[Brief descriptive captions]
+ + +
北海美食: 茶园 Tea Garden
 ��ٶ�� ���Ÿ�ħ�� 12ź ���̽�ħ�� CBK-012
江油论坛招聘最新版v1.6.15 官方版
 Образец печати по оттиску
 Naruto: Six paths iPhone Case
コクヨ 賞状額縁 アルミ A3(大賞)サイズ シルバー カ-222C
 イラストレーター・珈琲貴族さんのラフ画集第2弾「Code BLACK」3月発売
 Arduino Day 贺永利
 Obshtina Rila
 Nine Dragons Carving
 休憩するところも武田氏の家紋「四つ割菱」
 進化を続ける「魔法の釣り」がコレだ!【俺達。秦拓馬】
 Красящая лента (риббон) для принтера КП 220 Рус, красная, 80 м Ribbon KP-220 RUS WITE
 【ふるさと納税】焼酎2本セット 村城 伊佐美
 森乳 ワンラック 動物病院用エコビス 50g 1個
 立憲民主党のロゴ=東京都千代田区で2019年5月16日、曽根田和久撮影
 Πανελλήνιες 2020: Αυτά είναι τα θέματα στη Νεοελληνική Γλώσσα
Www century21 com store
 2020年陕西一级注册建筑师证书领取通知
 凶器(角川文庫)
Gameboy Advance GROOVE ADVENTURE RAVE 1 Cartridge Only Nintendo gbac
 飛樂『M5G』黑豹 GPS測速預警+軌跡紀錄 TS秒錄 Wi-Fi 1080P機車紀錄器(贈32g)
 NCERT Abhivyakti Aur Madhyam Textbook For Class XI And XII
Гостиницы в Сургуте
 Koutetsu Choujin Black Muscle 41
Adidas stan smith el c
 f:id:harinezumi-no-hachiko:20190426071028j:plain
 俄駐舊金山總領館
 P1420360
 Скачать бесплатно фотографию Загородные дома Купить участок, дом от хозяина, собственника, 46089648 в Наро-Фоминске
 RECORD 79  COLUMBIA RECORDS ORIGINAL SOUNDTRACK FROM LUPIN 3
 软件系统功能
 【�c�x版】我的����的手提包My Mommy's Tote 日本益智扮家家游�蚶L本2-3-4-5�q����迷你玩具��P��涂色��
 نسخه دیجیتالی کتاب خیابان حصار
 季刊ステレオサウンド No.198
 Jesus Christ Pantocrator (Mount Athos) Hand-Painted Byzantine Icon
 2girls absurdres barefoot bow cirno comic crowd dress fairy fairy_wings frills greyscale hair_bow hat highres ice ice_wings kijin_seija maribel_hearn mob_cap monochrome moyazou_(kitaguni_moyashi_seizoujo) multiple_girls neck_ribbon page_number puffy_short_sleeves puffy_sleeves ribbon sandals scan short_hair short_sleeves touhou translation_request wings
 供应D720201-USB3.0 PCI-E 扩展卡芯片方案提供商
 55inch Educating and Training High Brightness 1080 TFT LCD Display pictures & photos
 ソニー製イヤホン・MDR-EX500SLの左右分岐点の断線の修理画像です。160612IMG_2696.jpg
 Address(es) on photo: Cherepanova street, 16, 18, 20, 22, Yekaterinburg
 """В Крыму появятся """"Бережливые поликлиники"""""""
+ + +
# Instructions to follow:
I'd like the lines above from the one with "Скачать бесплатно фотографию" up to and including the one with "Jesus Christ Pantocrator" copied exactly, with no other lines.

# Problem solution:
 Скачать бесплатно фотографию Загородные дома Купить участок, дом от хозяина, собственника, 46089648 в Наро-Фоминске
 RECORD 79  COLUMBIA RECORDS ORIGINAL SOUNDTRACK FROM LUPIN 3
 软件系统功能
 【�c�x版】我的����的手提包My Mommy's Tote 日本益智扮家家游�蚶L本2-3-4-5�q����迷你玩具��P��涂色��
 نسخه دیجیتالی کتاب خیابان حصار
 季刊ステレオサウンド No.198
 Jesus Christ Pantocrator (Mount Athos) Hand-Painted Byzantine Icon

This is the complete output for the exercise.